All irrelevant. The question is, what does someone who wishes to adjust his heater want?
“You’d have to be a physicist or something to think otherwise.” — Yep… that checks out!
Everyone is a “physicist or something”.
You might want to study up on your ellipses.
I think there are many places and reasons for other number systems to be considered in the mathematics curriculum. But maybe not at year 2 or 3…
People get so habituated with Hindu-Arabic numerals they confuse numbers with their representation. Playing with other systems can help remove that confusion – and playing with other bases helps better understand how our system works and how it is connected to things like the addition and multiplication algorithms, divisibility rules, etc. And yes, base-10 blocks also help here.
The removed elaboration “explaining why the place value system is easier to use” is probably tough for year 2. Adding and subtracting Roman numerals is fairly straight forward – multiplication and division aren’t so fun. But year 2 students don’t have enough experience with base-10 operations yet to sensibly “explain” this.
Roman numerals still occur around the place and people should recognise how to read them as a basic life-skill. Traditional Japanese numbers in particular maybe aren’t worth Australian curriculum time – I’m not sure why they are mentioned but Roman numerals aren’t.
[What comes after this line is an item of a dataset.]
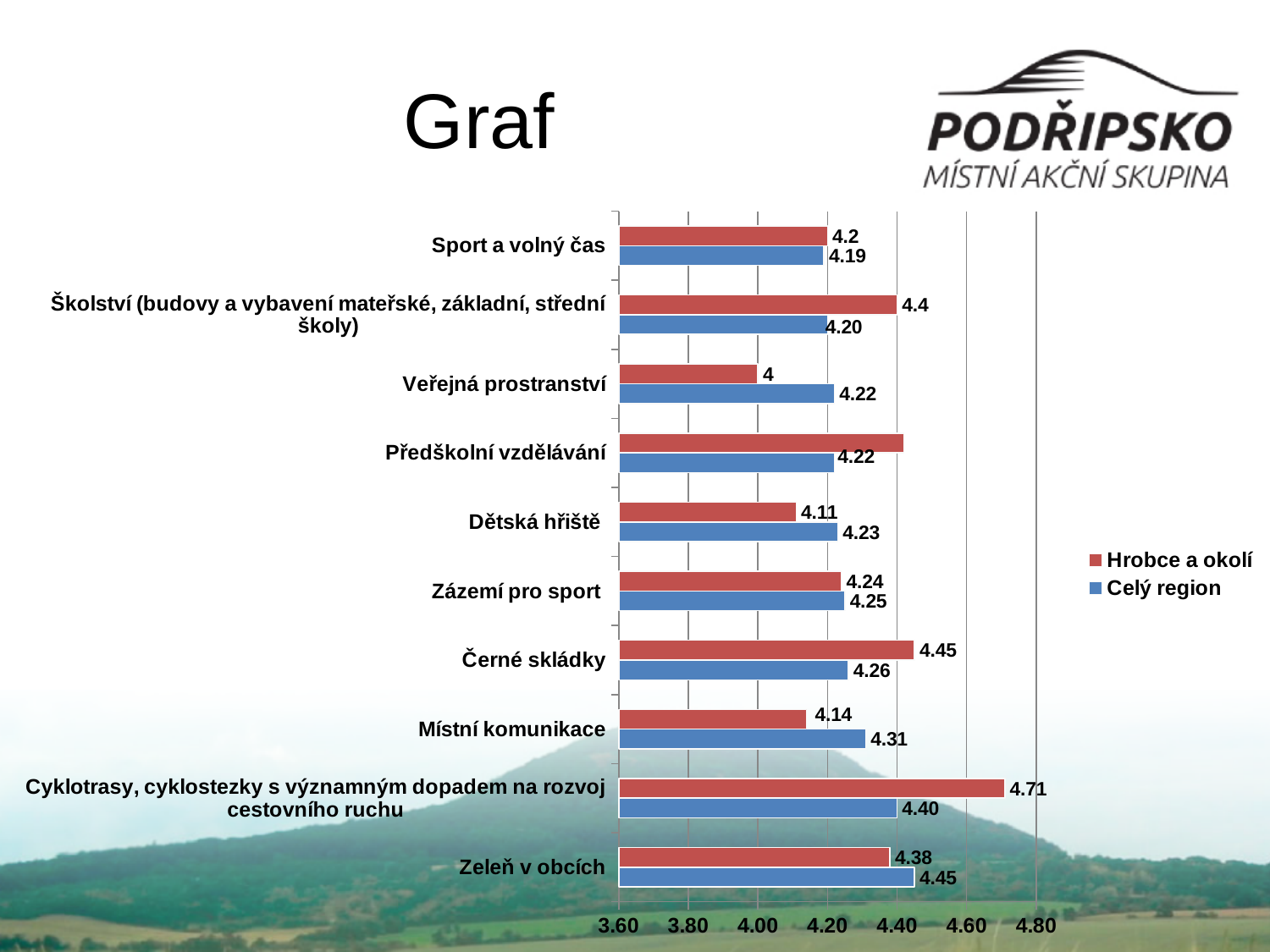
Which category has the highest value for Celý region? Zeleň v obcích What kind of chart is shown on the slide? bar chart What is the difference between the Hrobce a okolí and Celý region values for Černé skládky? 0.19 How many categories are shown on the chart? 10 How many series does the legend list? 2 Is the value for Hrobce a okolí in the Předškolní vzdělávání category greater or less than 4.20? greater What is the value for Hrobce a okolí in the Cyklotrasy, cyklostezky s významným dopadem na rozvoj cestovního ruchu category? 4.71 For Místní komunikace, which series has the larger value, Hrobce a okolí or Celý region? Celý region Which category has the lowest value for Hrobce a okolí? Veřejná prostranství What is the value for Hrobce a okolí in the Veřejná prostranství category? 4 Which category has the highest value for Hrobce a okolí? Cyklotrasy, cyklostezky s významným dopadem na rozvoj cestovního ruchu What is the value for Celý region in the Místní komunikace category? 4.31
Identifying sexagesimals in their continuing modern usage and connecting that to ancient Sumerian and Babylonian history is worthwhile. Maybe worth mentioning is the independent invention of zero and base 20 in Mesoamerica – the Mayan numerals are tidy numerals for positional representation. Finally, the Chinese counting rods are a nice alternative example of how to simply and cleanly represent base 10 numbers – giving nice physical algorithms to complement written ones.
Learning binary and optionally hexadecimal is in the 5-6 & 7-8 Digital Technologies curriculum – and it would be good if that can be connected to learning in Mathematics of other number bases. So, year 5-7 would be a good place to learn some non-Hindu-Arabic number representation in maths.
Finally showing that all positive integers can be represented using a particular base is a nice inductive proof for year 11 specialist maths!
Hi, Simon. I mostly agree with you, although I think its fine and good for young students to have early exposure to different systems. Of course ACARA’s suggestion that students might “explain” the differences or the values of these systems is ludicrous. But young students can still get an intuitive sense of how these systems work, and how some are clunkier than others.
In ancient Egypt, more than 3000 years ago, it was known that all positive integers can be represented as a sum of distinct powers of 2. This was the basis of their method of multiplication; see attached; you did not need multiplication tables – you only needed to know how add and how to multiply by 2. However, I do not know how they came to this conclusion.
2009-PrimeNumber-egypt
@Terry: Yeah – it’s a fun method of multiplication that is basically a hidden use of binary long multiplication (aka “shift and add”).
I was fascinated by Roman numerals as a child (they are badass on movie credits and the like) and disappointed that we never properly learned about them. So, I think lack of Roman numeral instruction is rather old.
Hasn’t hurt me that much. I mean they are a wonderful unit and you can actually connect them to humanities in the holistic way the ACARA Saurons want. But the whole “other bases” is kind of a math geeky diversion. I still got up to diffy Qs fine sans Roman numerals. And the other bases is kind of…pretty.
Get the monsters horsed up on fractions and decimals and the like instead. Push em on to algebra and calculus. That’s what they need to be compliant STEM worker drones. I mean useful members of society.
You are now parodying yourself. So I need not bother.